## What you are asked to do
Print each of the items below verbatim, in the order given.

## Provided data
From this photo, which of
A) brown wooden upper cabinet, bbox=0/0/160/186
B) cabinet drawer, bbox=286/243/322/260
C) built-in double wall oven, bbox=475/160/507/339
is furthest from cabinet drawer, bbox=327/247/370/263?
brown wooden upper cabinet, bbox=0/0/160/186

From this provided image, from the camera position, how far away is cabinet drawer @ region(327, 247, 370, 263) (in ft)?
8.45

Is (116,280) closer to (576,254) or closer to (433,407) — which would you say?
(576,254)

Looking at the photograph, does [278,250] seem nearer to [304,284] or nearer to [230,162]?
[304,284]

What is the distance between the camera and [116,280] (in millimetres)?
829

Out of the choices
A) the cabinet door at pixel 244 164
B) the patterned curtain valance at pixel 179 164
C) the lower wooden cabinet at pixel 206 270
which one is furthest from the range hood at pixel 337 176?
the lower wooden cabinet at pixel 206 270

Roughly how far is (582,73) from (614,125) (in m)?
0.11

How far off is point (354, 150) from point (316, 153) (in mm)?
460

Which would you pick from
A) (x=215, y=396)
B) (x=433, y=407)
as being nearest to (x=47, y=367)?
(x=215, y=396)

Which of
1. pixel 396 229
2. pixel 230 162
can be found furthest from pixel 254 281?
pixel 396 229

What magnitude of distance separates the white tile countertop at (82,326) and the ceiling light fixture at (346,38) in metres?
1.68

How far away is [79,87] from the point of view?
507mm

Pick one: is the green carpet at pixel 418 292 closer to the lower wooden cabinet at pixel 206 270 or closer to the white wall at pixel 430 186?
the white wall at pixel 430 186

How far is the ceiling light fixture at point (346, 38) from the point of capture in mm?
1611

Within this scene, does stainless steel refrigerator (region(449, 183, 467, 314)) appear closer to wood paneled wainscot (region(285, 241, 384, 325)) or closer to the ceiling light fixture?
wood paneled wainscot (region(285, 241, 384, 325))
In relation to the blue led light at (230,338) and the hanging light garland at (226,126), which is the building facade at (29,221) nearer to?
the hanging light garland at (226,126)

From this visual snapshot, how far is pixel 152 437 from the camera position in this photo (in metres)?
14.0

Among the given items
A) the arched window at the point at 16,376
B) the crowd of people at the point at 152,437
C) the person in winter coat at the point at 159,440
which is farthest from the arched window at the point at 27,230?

## Full response
From this photo, which of
A) brown wooden upper cabinet, bbox=0/0/160/186
B) cabinet drawer, bbox=286/243/322/260
C) built-in double wall oven, bbox=475/160/507/339
is furthest from cabinet drawer, bbox=327/247/370/263?
brown wooden upper cabinet, bbox=0/0/160/186

From this provided image, from the camera position, how far away is cabinet drawer @ region(327, 247, 370, 263) (in ft)?
8.45

Is (116,280) closer to (576,254) or closer to (433,407) — which would you say?
(576,254)

Looking at the photograph, does [278,250] seem nearer to [304,284] or nearer to [230,162]?
[304,284]

What is the distance between the camera and [116,280] (in millimetres)?
829

Out of the choices
A) the cabinet door at pixel 244 164
B) the patterned curtain valance at pixel 179 164
C) the lower wooden cabinet at pixel 206 270
which one is furthest from the range hood at pixel 337 176?
the lower wooden cabinet at pixel 206 270

Roughly how far is (582,73) from (614,125) (in m)?
0.11

How far off is point (354, 150) from point (316, 153) (in mm)?
460

Which would you pick from
A) (x=215, y=396)
B) (x=433, y=407)
as being nearest to (x=47, y=367)?
(x=215, y=396)

Which of
1. pixel 396 229
2. pixel 230 162
can be found furthest from pixel 254 281?
pixel 396 229

What magnitude of distance separates the white tile countertop at (82,326) and the ceiling light fixture at (346,38) in metres?
1.68

How far away is [79,87] from the point of view?
507mm

Pick one: is the green carpet at pixel 418 292 closer to the lower wooden cabinet at pixel 206 270 or closer to the white wall at pixel 430 186?
the white wall at pixel 430 186

How far is the ceiling light fixture at point (346, 38) from the point of capture in mm?
1611

Within this scene, does stainless steel refrigerator (region(449, 183, 467, 314)) appear closer to wood paneled wainscot (region(285, 241, 384, 325)) or closer to the ceiling light fixture?
wood paneled wainscot (region(285, 241, 384, 325))
In relation to the blue led light at (230,338) and the hanging light garland at (226,126), which is the building facade at (29,221) nearer to?
the hanging light garland at (226,126)

From this visual snapshot, how far is pixel 152 437 from the camera position in this photo (in metres)?
14.0

Among the given items
A) the arched window at the point at 16,376
B) the crowd of people at the point at 152,437
C) the person in winter coat at the point at 159,440
which is farthest from the arched window at the point at 27,230?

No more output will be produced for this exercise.